**Goals**.
A: In the rugby essay, copy the passage starting at "Last year, Penny" and ending at "on their individualism.".
B: Answer these questions from the rugby essay:
(i) On which mornings of the week did Penny's sporting travails take place?
(ii) Of the group of 20 or so children, how many were not boys?
(iii) What did the boys refuse to do despite the coaches' encouragement?

**Document**.
------
Fatherhood is a process of constant readjustment, or put less delicately, the management of failure. At first you hope to apply the lessons of your own childhood, then you downgrade that to a hope that you will learn from experience, before finally settling for barely educated guesses. Even with that knowledge, my daughter Penny’s sporting travails on Sunday mornings assumed a significance I could never have foreseen.

Last year, Penny decided she wanted to try rugby and joined a club I had once played for in my teens. So, well placed to help, I accompanied her to training and matches and was relieved to see her apply her trademark fearlessness in the mud with a group of 20 or so children, all but three of whom were boys.

Week after week, I watched the boys lash out at each other over some perceived slight, throwing punches and swinging wild kicks more comic than dangerous. There was lots of sobbing (their pain threshold seemed significantly lower than that of the girls). They over-celebrated every tiny victory to inflict maximum humiliation. They whispered insults to the girls out of the earshot of adults. Sometimes the boys refused to accept the coach’s decisions, as if the rules were an inconvenient brake on their individualism.

But what jarred most and filled me with that burning sense of fatherly injustice was the refusal of any of the boys to pass to a girl, despite the encouragement of the coaches. The girls – all excellent players – had to pass to each other; it was their best hope of getting involved. When the boys had the ball, they would rather run backwards or into touch than pass to a girl, so passages of play often fell into a familiar pattern of zigzagging futility.
------
Detection annotation records
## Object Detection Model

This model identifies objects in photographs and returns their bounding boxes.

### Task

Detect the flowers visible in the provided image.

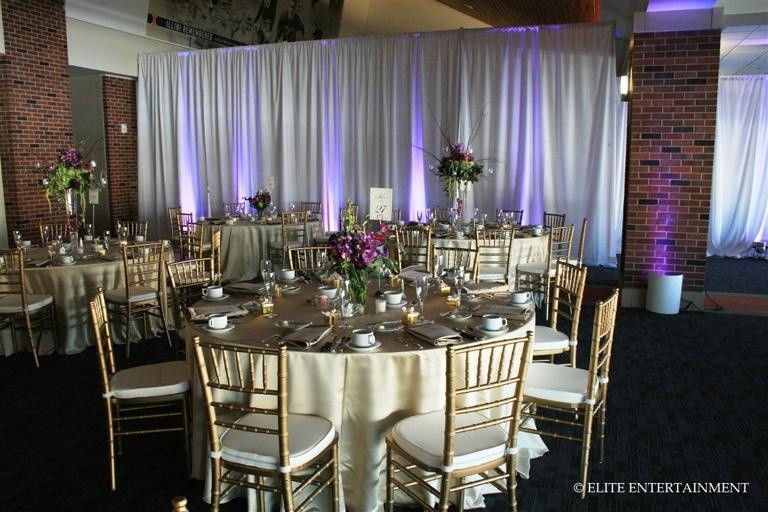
[29,133,109,215]
[242,189,273,214]
[410,112,496,197]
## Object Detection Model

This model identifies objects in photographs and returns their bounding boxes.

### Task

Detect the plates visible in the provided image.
[202,293,230,301]
[346,339,382,351]
[476,324,510,335]
[202,324,235,334]
[504,298,532,307]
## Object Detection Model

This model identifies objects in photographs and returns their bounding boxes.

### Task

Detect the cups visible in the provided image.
[9,223,172,266]
[208,314,227,329]
[352,329,375,347]
[483,314,508,331]
[511,291,530,304]
[201,286,223,298]
[223,198,316,226]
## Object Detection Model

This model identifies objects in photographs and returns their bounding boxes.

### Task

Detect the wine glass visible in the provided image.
[412,204,546,242]
[258,246,482,331]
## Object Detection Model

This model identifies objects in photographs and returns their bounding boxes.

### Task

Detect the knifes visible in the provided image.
[321,334,350,354]
[453,325,487,343]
------
**The responses**.
A:
Last year, Penny decided she wanted to try rugby and joined a club I had once played for in my teens. So, well placed to help, I accompanied her to training and matches and was relieved to see her apply her trademark fearlessness in the mud with a group of 20 or so children, all but three of whom were boys.

Week after week, I watched the boys lash out at each other over some perceived slight, throwing punches and swinging wild kicks more comic than dangerous. There was lots of sobbing (their pain threshold seemed significantly lower than that of the girls). They over-celebrated every tiny victory to inflict maximum humiliation. They whispered insults to the girls out of the earshot of adults. Sometimes the boys refused to accept the coach’s decisions, as if the rules were an inconvenient brake on their individualism.

B:
(i) Sunday mornings
(ii) Three
(iii) Pass to a girl